The Penn State Department of Mathematics has received a grant for a new National Science Foundation program titled "Vertical Integration of Research and Education in the Mathematical Sciences" (VIGRE).

"With this grant we aim to build on the department's rise to research prominence in recent years by broadening and unifying its existing educational initiatives to develop it into a premier center for training in the mathematical sciences at all levels," says Gary Mullen, head of the Department of Mathematics. According to Mullen, the five-year VIGRE budget, which totals over $3 million, is more than five times larger than the next largest grant the department has ever obtained.

Penn State is among just six institutions selected to inaugurate the VIGRE program beginning in July 1999. The others are the University of Colorado, Columbia University, Harvard University, Princeton University, and the University of Washington.

"Penn State's VIGRE project consists of a number of integrated initiatives involving mathematics research, education, and training from high school through the postdoctoral level," Mullen says. "It will engage a large proportion of the mathematics faculty and will encompass all the major research areas in the department." The project was developed by faculty throughout the Department of Mathematics and will be lead by Mullen, who served as principal investigator on the proposal, along with coinvestigators Douglas N. Arnold, Distinguished Professor of Mathematics; Nigel Higson, professor of mathematics; and Anatole Katok, Raymond N. Shibley Professor of Mathematics.
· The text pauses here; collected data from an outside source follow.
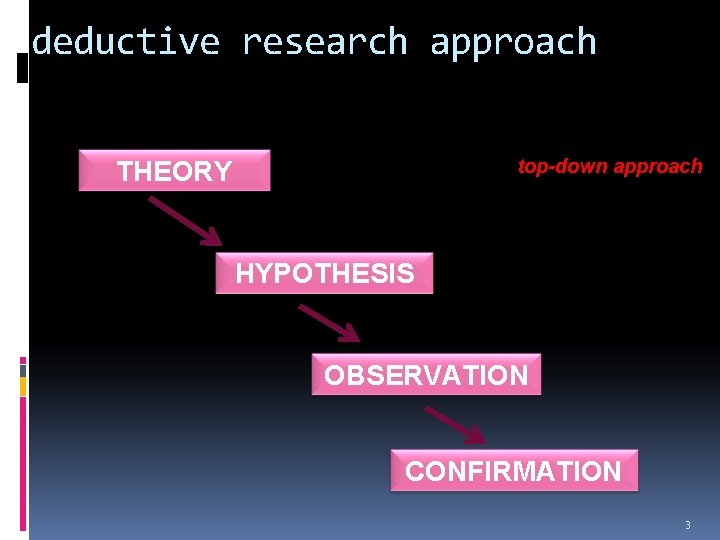 deductive research approach

THEORY

top-down approach

HYPOTHESIS

OBSERVATION

CONFIRMATION

3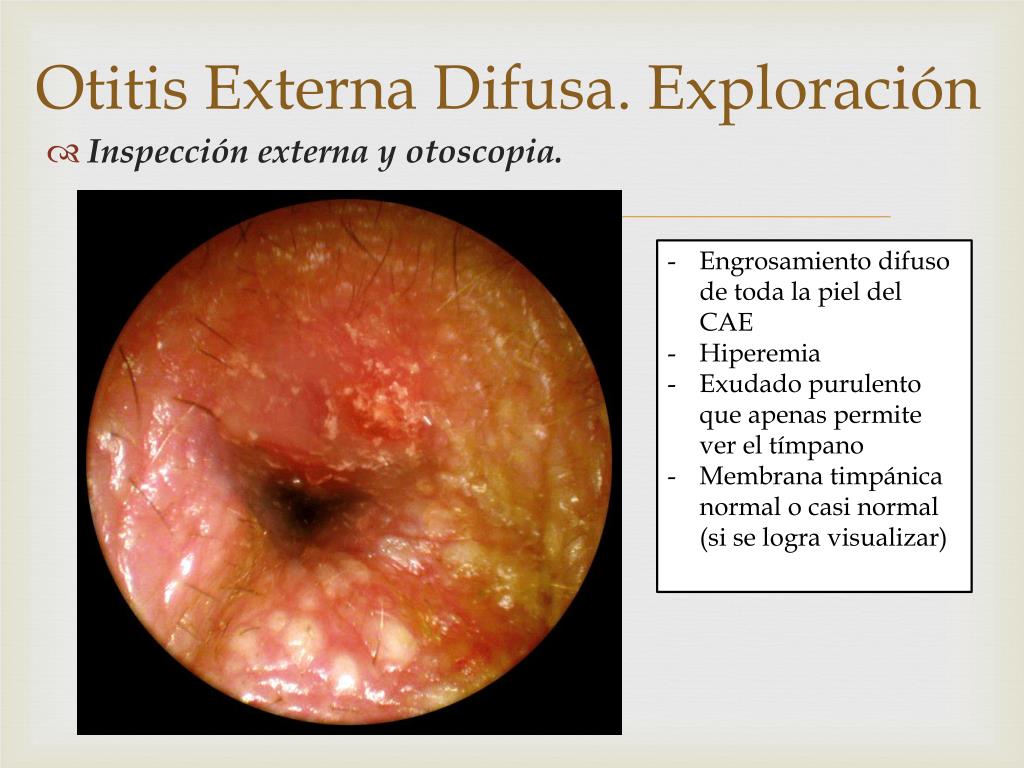 Otitis Externa Difusa. Exploración

Inspección externa y otoscopia.

- Engrosamiento difuso de toda la piel del CAE
- Hiperemia
- Exudado purulento que apenas permite ver el tímpano
- Membrana timpánica normal o casi normal (si se logra visualizar)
More information about the Penn State VIGRE grant can be found on the World Wide Web at the URL http://www.math.psu.edu/vigre/.

"The VIGRE grant will allow us to perform extensive review and revision of our undergraduate curriculum; to establish a program of industrial summer internships for graduate students; to strengthen the educational and outreach missions of our unique Pritchard Fluid Mechanics Laboratory, and to solidify and expand our new MASS program," Arnold says. The MASS program (Mathematics Advanced Study Seminars) provides an intensive learning environment for talented undergraduates from throughout the United States.
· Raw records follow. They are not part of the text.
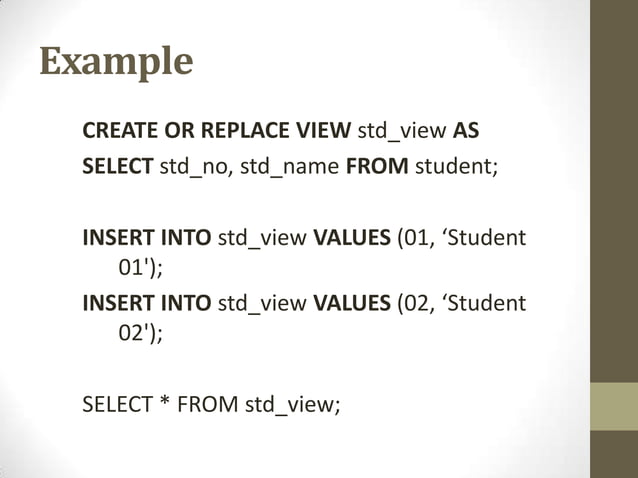 Example

CREATE OR REPLACE VIEW std_view AS

SELECT std_no, std_name FROM student;

INSERT INTO std_view VALUES (01, ‘Student 01');

INSERT INTO std_view VALUES (02, ‘Student 02');

SELECT * FROM std_view;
"We also will add five new positions each year: two new S. Chowla Research Assistant Professorships and three VIGRE Graduate Traineeships. These very attractive positions will enable us to recruit top U. S. candidates to our faculty and graduate program," Arnold adds. "Plus, with VIGRE we will begin an organized program of summer research experiences for undergraduates."

Among the project's outreach activities is a program being developed by Dmitri Burago, associate professor of mathematics, and Ken Ono, assistant professor of mathematics, for interested students at the State College Area High School. Burago and Ono are developing an extensive set of thought-provoking and challenging problems whose solutions do not require advanced mathematical skills, which they plan to use during regular small-group discussion sessions with the students to emphasize problem solving and the development of logical and mathematical thinking.

Arnold adds, "Overall, our goals for Penn State's VIGRE program are to prepare undergraduate students, graduate students, and postdoctoral fellows for a broad range of career opportunities based on training in the mathematical sciences, and to undertake a broad spectrum of educational activities at all levels that are integrated with each other and with research."